260. Mrzygłod Marcin, lat 10, syn Piotra, gospodarza gruntowego w Woli gołego.
α) Mortka,
β) Żyd,
γ) Głupia Kaśka,
δ) Śliniasta Kaśka, dlatego, że żydom zaświécywał i gasił świcki w sobotę. Głupią albo śliniástą Kaśką nazywają na Woli gołego jednego żyda z Baranowa, co chodzi po wsiach po smátkach, co łachy różne zbiera i za to ludziom daje igły, cyganki (wiejskie nożyki w drewnianej oprawie po 3 centy), nici, tasiemki i inne drobne towary. Jest bardzo brzydki, a jak gada, to się ślini. Zaczął po wsi nosić bułki, ale nikt nie chciał kupować, bo bardzo brzydki, aż niemiło na niego patrzeć, tak przestał nosić. Dzieci za nim biegają, śmieją się z niego i powtarzają za nim tak, jak on gada: „Mam na psiedaj igły, śpilki, cyganki, tasiemki, nici, zapałki...!“
261. Mrzygłód Tomek, lat 12, syn Marjanny, wyrobnicy wdowy w Woli gołego.
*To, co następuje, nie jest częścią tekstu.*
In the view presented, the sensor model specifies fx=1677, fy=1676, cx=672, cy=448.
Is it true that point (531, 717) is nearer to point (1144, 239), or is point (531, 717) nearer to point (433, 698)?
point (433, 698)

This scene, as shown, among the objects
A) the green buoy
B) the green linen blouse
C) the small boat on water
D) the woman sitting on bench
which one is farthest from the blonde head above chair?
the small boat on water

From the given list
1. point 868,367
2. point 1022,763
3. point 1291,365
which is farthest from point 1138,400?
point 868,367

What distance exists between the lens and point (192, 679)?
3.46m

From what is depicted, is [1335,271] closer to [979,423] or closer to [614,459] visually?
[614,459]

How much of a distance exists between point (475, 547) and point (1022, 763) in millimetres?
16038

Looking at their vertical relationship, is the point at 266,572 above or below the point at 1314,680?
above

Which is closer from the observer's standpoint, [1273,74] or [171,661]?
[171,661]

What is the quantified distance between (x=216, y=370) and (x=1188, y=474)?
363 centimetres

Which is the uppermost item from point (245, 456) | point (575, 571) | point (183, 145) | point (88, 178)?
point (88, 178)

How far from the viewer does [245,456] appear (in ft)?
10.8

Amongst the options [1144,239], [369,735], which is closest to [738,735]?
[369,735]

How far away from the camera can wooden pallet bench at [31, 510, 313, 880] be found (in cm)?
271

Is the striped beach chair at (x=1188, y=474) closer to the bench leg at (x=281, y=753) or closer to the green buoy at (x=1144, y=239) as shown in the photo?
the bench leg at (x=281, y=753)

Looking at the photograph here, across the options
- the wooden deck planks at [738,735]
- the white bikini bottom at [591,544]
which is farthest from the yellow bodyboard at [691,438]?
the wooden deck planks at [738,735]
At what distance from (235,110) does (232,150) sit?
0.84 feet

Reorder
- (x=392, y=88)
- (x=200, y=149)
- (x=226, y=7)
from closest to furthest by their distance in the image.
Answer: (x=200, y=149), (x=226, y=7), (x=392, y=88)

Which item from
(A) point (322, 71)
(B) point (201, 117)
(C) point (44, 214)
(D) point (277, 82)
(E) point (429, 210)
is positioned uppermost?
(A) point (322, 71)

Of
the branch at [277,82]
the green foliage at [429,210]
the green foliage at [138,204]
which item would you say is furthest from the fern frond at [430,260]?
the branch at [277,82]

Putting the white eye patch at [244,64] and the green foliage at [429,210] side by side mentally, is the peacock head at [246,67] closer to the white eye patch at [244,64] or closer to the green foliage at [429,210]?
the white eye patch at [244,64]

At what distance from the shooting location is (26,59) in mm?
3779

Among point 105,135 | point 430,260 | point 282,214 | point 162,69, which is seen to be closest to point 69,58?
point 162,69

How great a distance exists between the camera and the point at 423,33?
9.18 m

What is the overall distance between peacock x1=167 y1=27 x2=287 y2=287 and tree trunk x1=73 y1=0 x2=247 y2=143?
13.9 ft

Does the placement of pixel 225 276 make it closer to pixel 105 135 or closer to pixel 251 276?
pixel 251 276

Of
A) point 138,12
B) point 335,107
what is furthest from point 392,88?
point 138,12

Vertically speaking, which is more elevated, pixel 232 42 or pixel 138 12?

α) Pluplac, dlatego, bo jak był mniejszy, to siadał przy wodzie i patrzył na żaby, a gdy która wskoczyła w wodę, to on mówił: „O żaba zrobiła pluk!“
β) Dzieci na niego tak ułożyły:
— Mrzygłodzie! Mrzygłodzie!
nie siadaj przy wodzie,
bo żaby nie złapiesz
i sam w wodę wpadniesz.
γ) Pik, niewiadomo dlaczego.
262. Ostrowiak Jasiek, lat 14, syn Piotra, dworaka w Woli gołego.
α) Ostry ślepac, od jego nazwiska, ale też dlatego, że jest bardzo zły i jak zacznie bić, to wnetby człowieka oślepił.
- ↑ Potok, folwark, należący do Dąbrowicy.